→ THINGS TO DO:
• 1. Answer these from the passage on misinformation and AI:
(a) Besides being inaccurate, what four things could human-entered data turn out to be?
(b) What does Wikipedia tend to be closer to in many cases, rather than a Fact?
(c) What happens to a video made with information guided by Generative AI content?
• 2. Quote the portion of the passage on misinformation and AI that starts with the words containing "Wikipedia is however" and ends with "it be trusted?".

Irrespective of the technical solution for how this could be accomplished, the far better question is, what is the incentive for content creators to add such meta-data legitimately and then what is the punishment for not, or for mis-encoding it, assuming the difference can be reliably detected? Just because data was created and entered by a human doesn’t mean it’s accurate, factual or even sensible. It could be gas-lighting, trolling, a mis-understanding or basic ignorance. If one was running a spamming server-farm operation designed to pollute the world with mis-information for a price to the highest bidder, then why would/should they flag their data correctly?
Wikipedia is however a balance and counterbalance system such that, if we add disruptive information, there is an opportunity to correct the imbalance..albeit potentially slowly. Too many people take Wikipedia on face value as fact, when it is closer to a Truth than to a Fact in many cases. What happens when people start to take Google Search’s AI Overviews as Fact, rather than as a Truth? Individuals are not so freely able to provide feedback input as they are for Wikipedia and if they do, can it be trusted?
Let’s say that a human makes a website, YouTube or TikTok video with information that was guided by Generative AI content, which then is re-ingested by the AI model. Over time this then adds reinforced incorrect information into the AI model which then further provides incorrect responses for still others to potentially believe.

(Spatial grounding data)

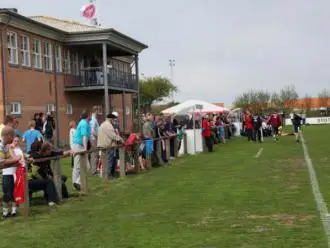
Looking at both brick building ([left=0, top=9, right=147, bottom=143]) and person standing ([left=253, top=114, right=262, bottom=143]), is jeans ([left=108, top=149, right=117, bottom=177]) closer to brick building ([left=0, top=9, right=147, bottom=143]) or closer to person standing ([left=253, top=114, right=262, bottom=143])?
brick building ([left=0, top=9, right=147, bottom=143])

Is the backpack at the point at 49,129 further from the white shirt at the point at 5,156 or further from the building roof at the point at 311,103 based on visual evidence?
the building roof at the point at 311,103

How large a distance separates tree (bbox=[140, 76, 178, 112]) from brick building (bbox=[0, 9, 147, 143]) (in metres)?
42.4

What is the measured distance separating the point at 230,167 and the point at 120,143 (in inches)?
149

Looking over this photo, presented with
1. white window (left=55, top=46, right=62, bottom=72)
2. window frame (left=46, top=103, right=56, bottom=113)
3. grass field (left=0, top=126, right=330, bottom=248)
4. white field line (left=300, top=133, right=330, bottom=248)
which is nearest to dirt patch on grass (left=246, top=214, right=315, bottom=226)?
grass field (left=0, top=126, right=330, bottom=248)

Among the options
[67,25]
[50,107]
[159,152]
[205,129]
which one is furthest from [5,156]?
[67,25]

→ RESULTS OF THE EXERCISE:
• 1.
(a) Gas-lighting, trolling, a mis-understanding or basic ignorance.
(b) A Truth.
(c) It is re-ingested by the AI model.

• 2.
Wikipedia is however a balance and counterbalance system such that, if we add disruptive information, there is an opportunity to correct the imbalance..albeit potentially slowly. Too many people take Wikipedia on face value as fact, when it is closer to a Truth than to a Fact in many cases. What happens when people start to take Google Search’s AI Overviews as Fact, rather than as a Truth? Individuals are not so freely able to provide feedback input as they are for Wikipedia and if they do, can it be trusted?